● **Task prompt**
Transcribe the listing underneath, keeping each word exact and omitting the images.

● **Input records**

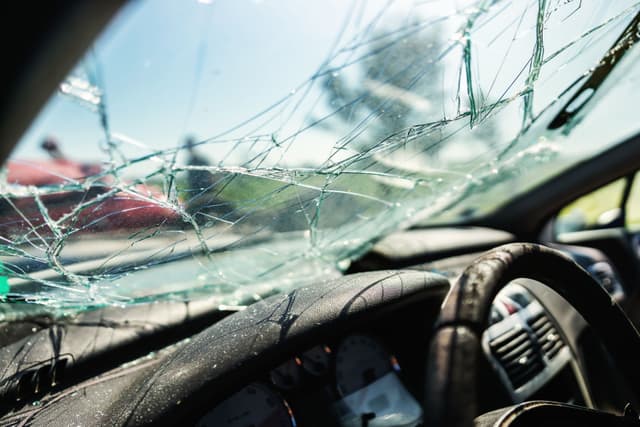 Close-up view from inside a car showing a shattered windshield and damaged steering wheel after a crash, with sunlight reflecting off the broken glass.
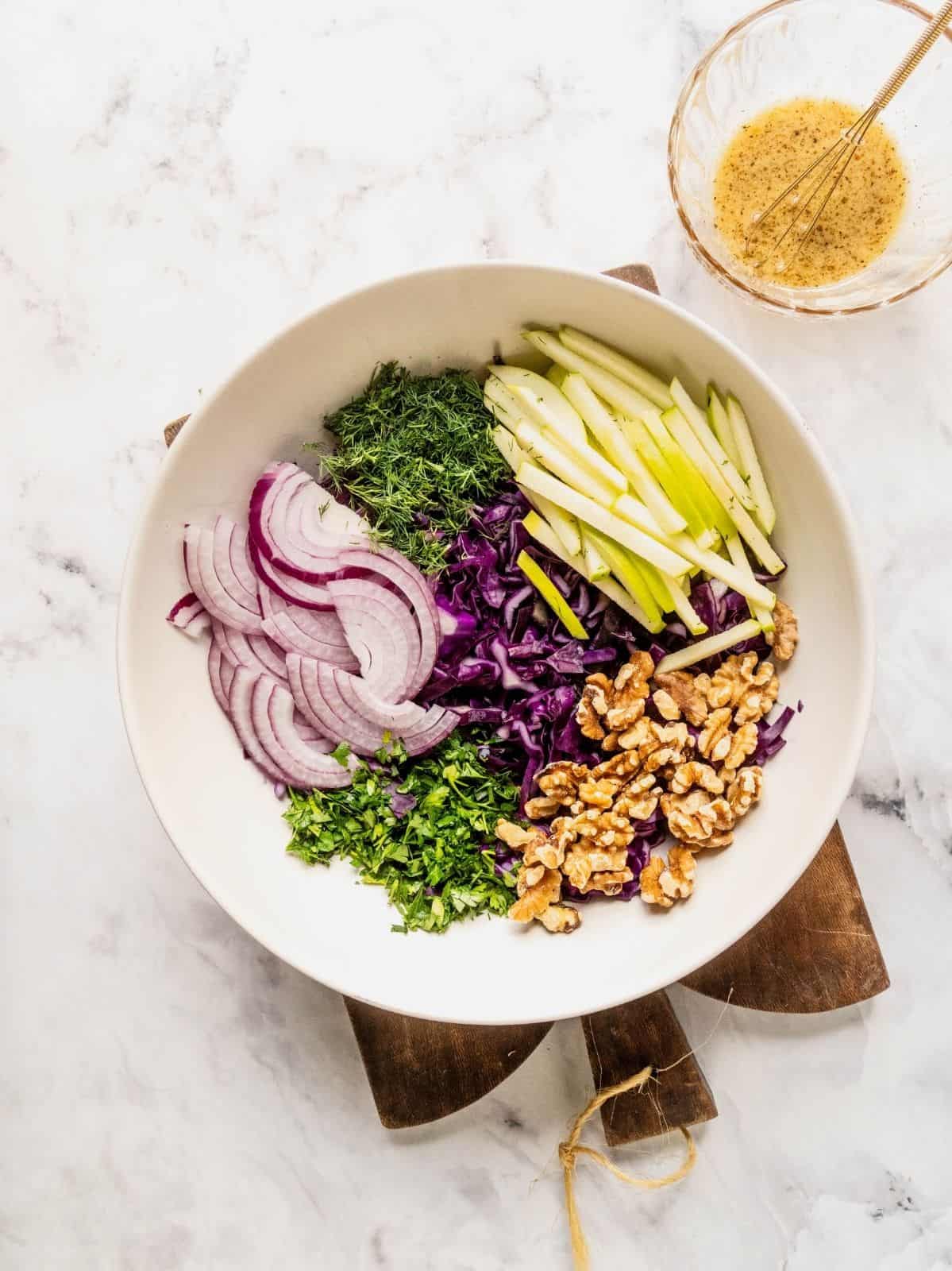 Bowl with sliced red cabbage, apples, onions, herbs and walnuts.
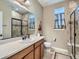 Well-lit bathroom features a large mirror, spacious vanity, and tiled shower with a glass door at 7845 S Flat Rock Way, Aurora, CO 80016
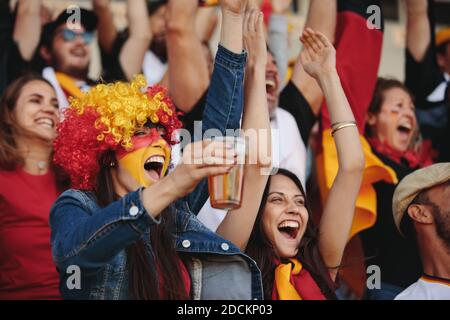 Mujer en la zona de fans con una peluca y cara pintada en colores de bandera alemana sosteniendo un vaso de cerveza y animando con multitud de espectadores en el evento deportivo. Alemania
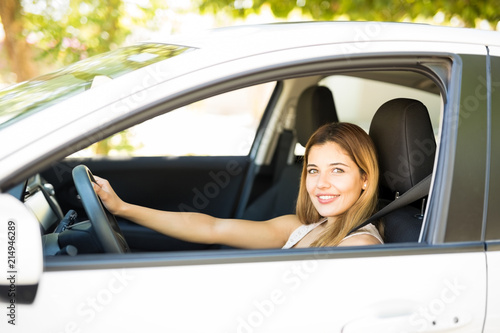 Gorgeous woman driving car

● **Problem solution**
 Close-up view from inside a car showing a shattered windshield and damaged steering wheel after a crash, with sunlight reflecting off the broken glass.
 Bowl with sliced red cabbage, apples, onions, herbs and walnuts.
 Well-lit bathroom features a large mirror, spacious vanity, and tiled shower with a glass door at 7845 S Flat Rock Way, Aurora, CO 80016
 Mujer en la zona de fans con una peluca y cara pintada en colores de bandera alemana sosteniendo un vaso de cerveza y animando con multitud de espectadores en el evento deportivo. Alemania
 Gorgeous woman driving car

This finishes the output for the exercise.